- **Extrait du texte**:
• • •

J’ai super mal vécu ces départs. Mais j’avais ce rêve, et à ce stade, après ces 40 jours, ça ne semblait pas possible de lâcher et de faire un compromis sur la rivière. Alex, lui, était partant. On a fait plusieurs expéditions ensemble, en Inde, au Pakistan, au Népal. On a beaucoup d’expérience en haute altitude, et l’habitude de ce genre de situations, même si, là c’était beaucoup plus intense. On a fait un calcul : huit jours de descente nous attendent, on tente le coup sur le raft pendant deux, et si ça nous dépasse, on se fait récupérer en avion ou on marche si besoin. Et … ça a été le meilleur moment d’une expédition qui fait partie des plus dures que j’ai jamais faites. On est vraiment allé au bout de nos limites physiques. Mais le plus important, le prétexte, c’est de vivre une belle aventure entre copains. Je n’ai jamais vu de choses aussi belles et vécu d’émotions aussi intenses avec des camarades. Au retour c’est difficile à partager avec ceux qui ne les ont pas partagées. »

• • •

- **Bloc de données**:
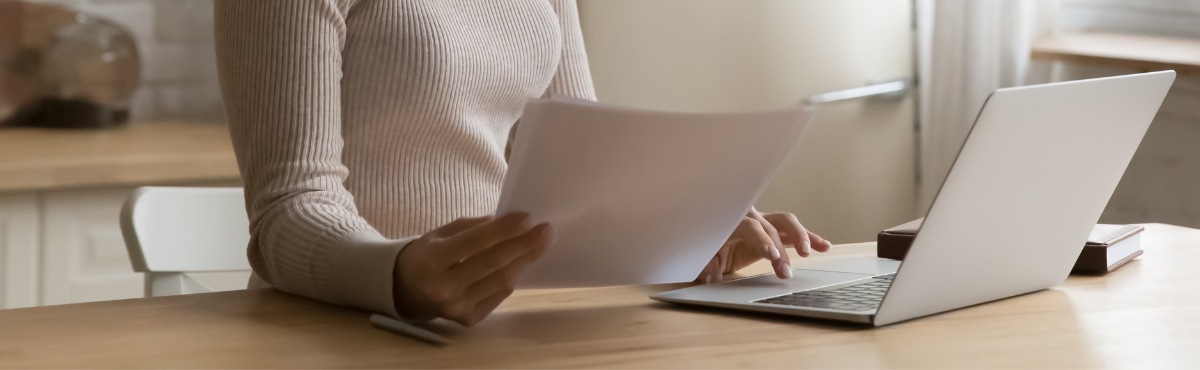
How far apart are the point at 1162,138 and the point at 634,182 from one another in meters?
1.56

• • •

- **Liste des consignes**:
1 - Répondez à ces questions sur le récit de l'expédition en raft.
(a) Combien de jours s'étaient déjà écoulés au moment où le rêve semblait impossible à abandonner ?
(b) Dans quels pays Alex a-t-il fait des expéditions avec la personne qui raconte ?
(c) Sur les jours de descente prévus, combien de jours comptaient-ils tenter sur le raft ?
2 - Rédigez la suite du récit de l'expédition en raft, à partir de sa dernière phrase.
Il n'est pas nécessaire de consulter les données.

- **Réponses**:
1 -
(a) 40 jours.
(b) En Inde, au Pakistan et au Népal.
(c) Deux jours, sur les huit jours de descente.

2 -
Reste les chiffres , 48 jours, 45 km de marche à pied, 241 km à ski, 357 km en bateau et 5959 m de D+, que tout un chacun pourra apprécier en attendant un nouveau trip. Il parait qu’ Hélias et Alex gambergent déjà sur une autre histoire. Pas un « autre Logan », « non, pas tout de suite, ça défonce trop », reconnait Hélias. Mais un trip avec chevaux et rafting, ou un 8000 quelque part… A suivre.
Rappel : il a fallu trois ans à Hélias pour mettre au point son expédition sur le Mont Logan. Et au vu de son dernier périple, monter son équipe, risque de lui prendre un peu de temps.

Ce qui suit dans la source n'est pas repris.